Texto citado →
++++

Daniel Oliveira, 30.07.05
DUAS coisas se têm dito sobre a putativa candidatura de Mário Soares à Presidência da República: que o seu tempo já passou e que ele seria a solução de recurso da esquerda. Nenhuma das duas é verdadeira. Soares manteve-se no activo e o partido que fundou só deve temer a sua candidatura.

Soares é velho. Bem sei que estamos no tempo dos políticos sorridentes e saudáveis, mas a verdade é que outros, mais novos, no centro ou na esquerda, ficaram-se. E Soares não regressa de uma reforma. Conhecemos as suas opiniões sobre todos os temas essenciais dos últimos anos. É verdade que a realidade mudou, mas o Soares de há vinte anos e de hoje também não é o mesmo. As suas posições em matérias internacionais são a prova disso. O problema, para muitos, não é Soares ser velho. É ter querido envelhecer de esquerda.

Soares pode impedir a despolitização do debate presidencial, condição para que Cavaco chegue a Belém. Cavaco contava com um passeio sem luta até uma pacífica coabitação com Sócrates. Soares pode estragar-lhe os planos. E, sendo uma inesperada dificuldade para Cavaco, é, para já, uma dor de cabeça para Sócrates. Uma vitória de Soares não vale um chavo para o secretário-geral do PS - a vitória será sempre de Soares - e pode transformar-se num pesadelo para o primeiro-ministro. Soares é demasiado livre. É a liberdade dos velhos. Não têm nada a perder. Não têm nada a ganhar.

Entre o bem e o mal

Daniel Oliveira, 23.07.05
UM RELATÓRIO do Instituto Chatam House diz que o envolvimento do Reino Unido na guerra do Iraque facilita o recrutamento de bombistas contra o Reino Unido. Não espanta. Imagine-se um muçulmano a ver imagens, todos os dias, de mortos e torturados islâmicos. Não é difícil supor que se sentirá cada vez menos inglês. Mas os líderes políticos ocidentais estão na fase da negação. O que respondeu Blair: que tudo se resume a gente que segue uma «ideologia do mal». E que julga que basta os líderes religiosos islâmicos apontarem outro caminho que o rebanho os seguirá.

++++

Informação fornecida →
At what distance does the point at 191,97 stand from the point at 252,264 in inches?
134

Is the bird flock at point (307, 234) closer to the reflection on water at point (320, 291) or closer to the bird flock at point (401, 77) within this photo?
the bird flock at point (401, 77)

++++

Instrução escrita A → Segundo o texto de opinião, que instituto publicou o relatório sobre o envolvimento do Reino Unido na guerra do Iraque?
Instrução escrita B → Prolongue o texto de opinião a partir da última frase apresentada.
A listagem não tem qualquer papel nesta atividade.

Resposta ao exercício A → O Instituto Chatam House.

Resposta ao exercício B →
Pede-se alguma racionalidade. Bem sei que voltou a estar em voga a divisão absolutamente moral do mundo. Do lado de lá, a convicção maniqueísta também pega com facilidade. Mas a mim, na verdade, pouco me interessa saber de que lado está o bem. Porque sempre que alguém se convenceu de tão absoluta certeza deixou atrás de si um rasto de sangue. Para lá do bem e do mal, queria apenas que se tivessem evitado as 60 mortes em Londres, as três mil em Nova Iorque, as duzentas em Madrid ou em Bali, e, já agora, se não me levam a mal, as 25 mil no Iraque. O mal absoluto não existe. Existe a guerra e o poder. Quando os poderes se equilibram, as guerras são feitas com regras, de forma convencional. Quando os poderes se desequilibram, a guerra faz-se usando armas baratas e gente desesperada. E a religião sempre foi apenas um suplemento energético para o sacrifício.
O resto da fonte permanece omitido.